-- Data shown --
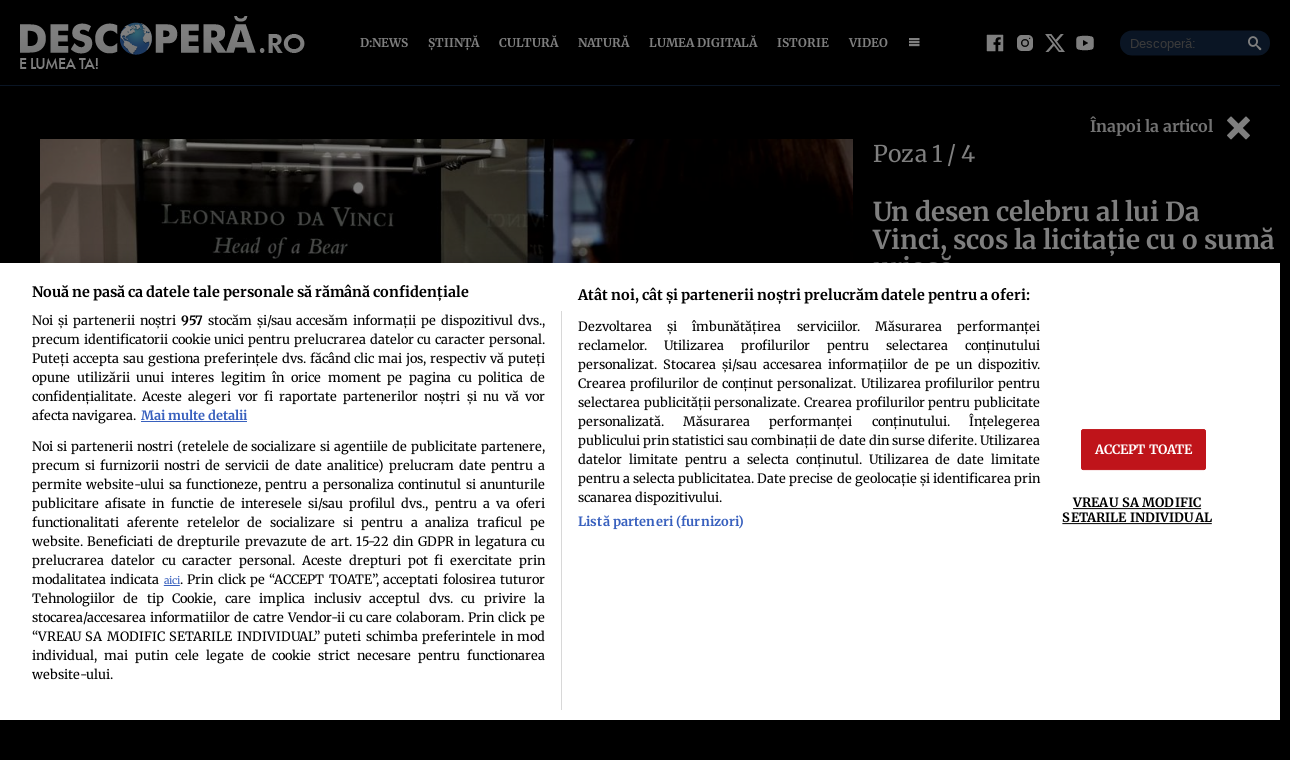

--- FILE ---
content_type: text/javascript;charset=utf-8
request_url: https://id.cxense.com/public/user/id?json=%7B%22identities%22%3A%5B%7B%22type%22%3A%22ckp%22%2C%22id%22%3A%22mkompmeaeuwyk450%22%7D%2C%7B%22type%22%3A%22lst%22%2C%22id%22%3A%22hwzxmvn1rdce1g4sdmxif54sw%22%7D%2C%7B%22type%22%3A%22cst%22%2C%22id%22%3A%22hwzxmvn1rdce1g4sdmxif54sw%22%7D%5D%7D&callback=cXJsonpCB1
body_size: 206
content:
/**/
cXJsonpCB1({"httpStatus":200,"response":{"userId":"cx:36jjnnypzpu0usc8qe5xzi4aj:31i3iltt2l4hs","newUser":false}})

--- FILE ---
content_type: text/javascript;charset=utf-8
request_url: https://p1cluster.cxense.com/p1.js
body_size: 99
content:
cX.library.onP1('hwzxmvn1rdce1g4sdmxif54sw');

-- What to do --
Output, exactly and with no other text, the line that contains "request_url: https://p1cluster.cxense.com/p1.js" and all lines from there to the end of the records.

-- Exercise answer --
request_url: https://p1cluster.cxense.com/p1.js
body_size: 99
content:
cX.library.onP1('hwzxmvn1rdce1g4sdmxif54sw');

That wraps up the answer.